One of Auckland's newest hotels faces a hefty bill to decontaminate a room which police say was secretly turned into a methamphetamine lab.
With just weeks until the Rugby World Cup begins, the four-star Quadrant Hotel must now be cleared by Auckland Council inspectors of possible dangerous toxins before visitors can stay in the room.
Near the High Court building and with views of the Waitemata Harbour and Albert Park, the Quadrant has 150 rooms at up to $430 a night.
But a police raid on the hotel on July 28 found equipment and materials used to manufacture the Class A drug and a couple living in the room were arrested.
Detective Sergeant Peter Litherland said police were waiting for test results to confirm traces of the drug, or poisonous byproducts. He said the equipment had not been set up as a working laboratory.
"But the materials and equipment found in the room would suggest manufacturing occurred there."
The P lab went undetected by hotel staff because a "do not disturb" sign was placed on the door, Mr Litherland said.
Surapong Boonperm, 34, and Thi Thanh Nguyen, 29, have since appeared in court charged with manufacturing methamphetamine, among other offences.
The couple also stayed in several other rooms in the weeks before the police raid, which Mr Litherland said Environmental Science and Research staff tested as a precaution.
The risks of cooking methamphetamine include fire, explosions, chemical burns, contamination and poisoning, and the process also produces a toxic waste.
The Quadrant Hotel must now pass an Auckland Council inspection before the potentially contaminated room is declared safe.
When a lab is discovered, police notify council staff who serve a notice on the property owner requiring the building be tested for contamination and remediated if needed.
"We also serve a building notice to prevent [it] being occupied while the testing and decontamination is being carried out," said an Auckland Council spokeswoman. "At this stage only one room at the Quadrant requires decontamination."

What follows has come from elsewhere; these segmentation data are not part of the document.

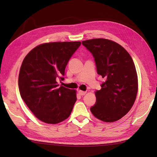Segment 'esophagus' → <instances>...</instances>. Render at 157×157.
<instances>
[{"mask_svg": "<svg viewBox=\"0 0 157 157\" xmlns=\"http://www.w3.org/2000/svg\"><path fill=\"white\" fill-rule=\"evenodd\" d=\"M78 92H79V94H80L81 96H84V95H85V94H86V92L82 91V90H79V91H78Z\"/></svg>", "mask_w": 157, "mask_h": 157, "instance_id": "obj_1", "label": "esophagus"}]
</instances>
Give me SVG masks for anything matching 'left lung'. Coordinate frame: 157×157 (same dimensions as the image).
Masks as SVG:
<instances>
[{
    "instance_id": "8db88e82",
    "label": "left lung",
    "mask_w": 157,
    "mask_h": 157,
    "mask_svg": "<svg viewBox=\"0 0 157 157\" xmlns=\"http://www.w3.org/2000/svg\"><path fill=\"white\" fill-rule=\"evenodd\" d=\"M92 53L98 75L105 79L96 90L95 105L90 107L94 117L102 121L113 122L128 113L138 92V76L133 59L126 50L107 39L83 41Z\"/></svg>"
}]
</instances>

Quadrant Hotel General Manager Edward Judd declined to comment yesterday.
Boonperm and Nguyen were on the run for five months before their arrests, wanted by police in connection with a P lab explosion which destroyed several West Auckland businesses in March. About 40 firefighters took two hours to control the fire in a flat above the industrial site in Waikaukau Rd, Glen Eden.
Mr Litherland, of Waitakere CIB, said Boonperm and Nguyen were charged with P manufacturing offences after equipment was found when the site went up in flames.
Nguyen, also known as Krystal or Sylvia, has also been charged over manufacturing items discovered in a unit at a St Lukes Storage King in July.